Les Olympiades de l'or blanc: de Grenoble à Albertville (1968-1992)
Quarante-quatre ans séparent l’olympiade parisienne des Jeux d’hiver de Grenoble. Pendant cet intervalle, l’olympisme a continué sa marche vers l’universalité, en se déplaçant vers d’autres continents, en Amérique, en Asie et en Océanie, marche renforcée par les bouleversements géopolitiques de la décolonisation, qui font entrer les pays du Sud dans la compétition olympique.

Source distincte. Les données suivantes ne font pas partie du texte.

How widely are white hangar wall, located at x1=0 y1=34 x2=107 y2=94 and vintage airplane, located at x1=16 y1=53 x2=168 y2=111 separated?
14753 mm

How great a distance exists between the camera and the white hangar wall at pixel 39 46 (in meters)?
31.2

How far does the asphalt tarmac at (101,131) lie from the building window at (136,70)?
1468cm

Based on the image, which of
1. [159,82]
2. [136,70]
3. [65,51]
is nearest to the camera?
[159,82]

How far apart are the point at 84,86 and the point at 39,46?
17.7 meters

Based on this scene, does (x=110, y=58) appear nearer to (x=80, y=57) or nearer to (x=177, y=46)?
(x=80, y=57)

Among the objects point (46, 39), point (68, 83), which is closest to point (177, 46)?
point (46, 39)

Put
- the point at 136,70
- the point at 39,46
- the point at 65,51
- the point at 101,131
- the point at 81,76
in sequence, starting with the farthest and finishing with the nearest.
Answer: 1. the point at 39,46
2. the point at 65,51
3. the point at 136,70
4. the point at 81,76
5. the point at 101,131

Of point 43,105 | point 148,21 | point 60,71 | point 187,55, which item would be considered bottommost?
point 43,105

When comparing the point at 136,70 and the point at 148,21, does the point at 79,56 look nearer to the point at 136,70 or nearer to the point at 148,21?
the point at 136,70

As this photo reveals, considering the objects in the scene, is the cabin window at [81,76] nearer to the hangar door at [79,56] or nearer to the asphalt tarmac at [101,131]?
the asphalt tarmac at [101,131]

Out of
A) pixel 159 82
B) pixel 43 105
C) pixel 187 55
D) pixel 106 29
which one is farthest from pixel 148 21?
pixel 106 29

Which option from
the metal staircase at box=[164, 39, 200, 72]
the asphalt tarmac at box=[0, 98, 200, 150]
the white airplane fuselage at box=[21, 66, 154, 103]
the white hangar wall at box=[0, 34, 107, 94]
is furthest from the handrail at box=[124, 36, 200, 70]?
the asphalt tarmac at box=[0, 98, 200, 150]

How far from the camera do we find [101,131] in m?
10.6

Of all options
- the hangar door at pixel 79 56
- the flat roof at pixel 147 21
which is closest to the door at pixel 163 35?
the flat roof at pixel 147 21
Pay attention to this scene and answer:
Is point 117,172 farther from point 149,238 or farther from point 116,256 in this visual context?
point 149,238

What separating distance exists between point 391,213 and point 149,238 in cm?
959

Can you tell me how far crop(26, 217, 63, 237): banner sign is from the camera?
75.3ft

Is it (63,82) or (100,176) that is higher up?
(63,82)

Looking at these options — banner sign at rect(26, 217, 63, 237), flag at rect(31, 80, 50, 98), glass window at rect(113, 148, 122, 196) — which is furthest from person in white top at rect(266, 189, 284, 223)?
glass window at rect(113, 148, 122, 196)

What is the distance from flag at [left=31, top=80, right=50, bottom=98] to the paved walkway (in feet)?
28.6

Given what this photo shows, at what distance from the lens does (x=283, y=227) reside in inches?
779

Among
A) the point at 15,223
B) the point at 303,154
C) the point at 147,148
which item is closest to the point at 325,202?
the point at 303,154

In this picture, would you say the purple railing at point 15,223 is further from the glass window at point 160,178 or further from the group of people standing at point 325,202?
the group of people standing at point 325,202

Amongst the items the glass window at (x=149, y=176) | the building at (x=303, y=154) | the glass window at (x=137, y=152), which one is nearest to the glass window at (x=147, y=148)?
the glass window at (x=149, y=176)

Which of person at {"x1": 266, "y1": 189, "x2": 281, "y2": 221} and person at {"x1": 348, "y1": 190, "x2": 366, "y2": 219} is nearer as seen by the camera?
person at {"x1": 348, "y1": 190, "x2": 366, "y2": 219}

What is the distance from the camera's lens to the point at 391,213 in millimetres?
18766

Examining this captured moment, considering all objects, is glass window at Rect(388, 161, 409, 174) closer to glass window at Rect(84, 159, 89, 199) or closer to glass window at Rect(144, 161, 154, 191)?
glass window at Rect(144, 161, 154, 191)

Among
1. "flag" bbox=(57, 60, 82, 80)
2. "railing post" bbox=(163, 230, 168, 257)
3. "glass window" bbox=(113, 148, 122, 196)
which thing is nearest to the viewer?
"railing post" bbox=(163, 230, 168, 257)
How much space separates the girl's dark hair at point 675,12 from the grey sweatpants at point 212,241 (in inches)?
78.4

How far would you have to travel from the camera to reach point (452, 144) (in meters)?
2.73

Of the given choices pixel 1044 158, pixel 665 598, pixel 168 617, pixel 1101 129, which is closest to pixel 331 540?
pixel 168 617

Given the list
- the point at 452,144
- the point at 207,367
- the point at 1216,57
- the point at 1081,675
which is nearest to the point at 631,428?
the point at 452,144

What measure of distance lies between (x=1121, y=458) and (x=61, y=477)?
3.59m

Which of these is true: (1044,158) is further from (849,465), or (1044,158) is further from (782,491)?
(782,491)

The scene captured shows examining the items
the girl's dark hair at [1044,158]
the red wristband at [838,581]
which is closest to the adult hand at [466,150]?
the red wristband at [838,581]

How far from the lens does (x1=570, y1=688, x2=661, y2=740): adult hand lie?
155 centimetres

Les confrontations entre les blocs politiques et sportifs suscitées par la première participation de l’Urss à une olympiade, en 1952 à Helsinki, ont encore renforcé la signification des compétitions internationales : les concours sportifs sont une part importante, parce que mêlant le réel et le symbole, des affrontements de la guerre froide.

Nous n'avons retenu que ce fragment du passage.